→ **Lista de exercícios**
1: No trecho, qual programa da Marinha do Brasil concretiza as premissas enumeradas?
2: Com base no trecho, explique por que a Marinha do Brasil concretiza essas premissas.
3: Reescreva o trecho de "3. Proteger as" até "transferência de tecnologia.", inclusive, trocando "concorrência" por "competição".

Destaca-se que a reportagem cita um suposto ‘Almirante Braga’, mas o referido oficial não existe nem na ativa nem na reserva da Marinha do Brasil”.
Percalços e contratempos à parte, o Prosub e o Programa Nuclear da Marinha poderiam muito bem inspirar uma retomada do dinamismo e do vigor vistos em outros momentos no País.
A frase “quem decide o destino do Brasil são os brasileiros”, pronunciada por alguns oficiais do Rio de Janeiro e de São Paulo, parece ser, ao mesmo tempo, o princípio, o guia de ação e o objetivo da ação de amplo escopo aqui documentada.
Em uma análise por ora infelizmente acadêmica, a rota a seguir nas circunstâncias é a mesma já percorrida de forma descontínua pela própria nação nos períodos em que ensaiou o desenvolvimento, inspirou esperança ao seu povo e respeito aos estrangeiros.
A história mostra que, para seguir os melhores exemplos da experiência internacional bem-sucedida e dos próprios sucessos do passado, será indispensável:
1. Manter a soberania política e territorial e a incolumidade dos recursos materiais, os descobertos e aqueles por descobrir, em terra, no mar e nas bacias hidrográficas.
2. Investir na pesquisa e no desenvolvimento nacionais.
3. Proteger as conquistas científicas e tecnológicas da concorrência internacional.
4. Estabelecer estratégias inteligentes para a transferência de tecnologia.
5. Fortalecer as empresas nacionais.
6. Manter e aumentar o investimento público, entre outros encaminhamentos. Parte por determinação constitucional, parte por contingências históricas, a Marinha do Brasil concretiza em alto nível essas premissas no seu Programa de Desenvolvimento de Submarinos.

→ **Dados fornecidos**
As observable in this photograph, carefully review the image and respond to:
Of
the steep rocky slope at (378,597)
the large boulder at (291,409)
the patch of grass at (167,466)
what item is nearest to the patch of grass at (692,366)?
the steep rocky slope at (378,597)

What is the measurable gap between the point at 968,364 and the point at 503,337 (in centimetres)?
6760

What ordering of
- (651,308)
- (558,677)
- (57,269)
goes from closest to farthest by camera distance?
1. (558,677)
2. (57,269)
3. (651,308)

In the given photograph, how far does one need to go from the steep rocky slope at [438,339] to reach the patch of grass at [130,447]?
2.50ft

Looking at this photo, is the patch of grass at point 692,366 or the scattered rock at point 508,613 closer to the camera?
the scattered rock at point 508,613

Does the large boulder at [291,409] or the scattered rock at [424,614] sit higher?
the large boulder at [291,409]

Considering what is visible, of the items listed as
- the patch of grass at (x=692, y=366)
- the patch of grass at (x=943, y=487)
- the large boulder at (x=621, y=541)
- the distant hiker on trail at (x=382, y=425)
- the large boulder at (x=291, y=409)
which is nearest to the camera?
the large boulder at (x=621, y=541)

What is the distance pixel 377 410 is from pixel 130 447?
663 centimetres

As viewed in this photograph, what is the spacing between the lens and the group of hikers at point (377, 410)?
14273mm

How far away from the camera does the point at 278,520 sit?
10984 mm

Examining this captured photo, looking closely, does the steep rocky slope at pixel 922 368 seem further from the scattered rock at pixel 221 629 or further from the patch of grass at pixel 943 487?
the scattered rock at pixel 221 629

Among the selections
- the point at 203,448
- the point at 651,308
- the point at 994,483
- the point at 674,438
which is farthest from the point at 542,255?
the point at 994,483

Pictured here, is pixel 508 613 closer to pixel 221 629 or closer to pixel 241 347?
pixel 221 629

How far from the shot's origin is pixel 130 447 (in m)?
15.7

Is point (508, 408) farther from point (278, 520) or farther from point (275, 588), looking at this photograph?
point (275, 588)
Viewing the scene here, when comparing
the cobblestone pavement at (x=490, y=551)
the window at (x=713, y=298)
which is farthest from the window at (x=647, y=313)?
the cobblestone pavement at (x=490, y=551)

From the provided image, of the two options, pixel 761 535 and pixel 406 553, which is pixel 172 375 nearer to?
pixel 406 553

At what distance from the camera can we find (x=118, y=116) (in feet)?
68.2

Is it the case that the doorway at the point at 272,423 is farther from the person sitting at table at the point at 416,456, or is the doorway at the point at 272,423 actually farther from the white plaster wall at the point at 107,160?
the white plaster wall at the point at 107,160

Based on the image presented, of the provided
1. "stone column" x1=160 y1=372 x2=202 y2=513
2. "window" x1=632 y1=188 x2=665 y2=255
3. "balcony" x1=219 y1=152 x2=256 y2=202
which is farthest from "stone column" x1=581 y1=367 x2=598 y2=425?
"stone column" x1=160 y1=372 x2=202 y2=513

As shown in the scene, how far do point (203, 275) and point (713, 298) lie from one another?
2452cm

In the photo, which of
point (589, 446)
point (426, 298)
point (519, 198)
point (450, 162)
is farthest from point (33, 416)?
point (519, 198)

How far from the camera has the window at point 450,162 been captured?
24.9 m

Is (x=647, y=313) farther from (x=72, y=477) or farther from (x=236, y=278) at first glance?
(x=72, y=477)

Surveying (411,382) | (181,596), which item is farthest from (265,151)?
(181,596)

→ **Respostas**
1: O Programa de Desenvolvimento de Submarinos.

2: Segundo o trecho, isso ocorre em parte por determinação constitucional e em parte por contingências históricas.

3:
3. Proteger as conquistas científicas e tecnológicas da competição internacional.
4. Estabelecer estratégias inteligentes para a transferência de tecnologia.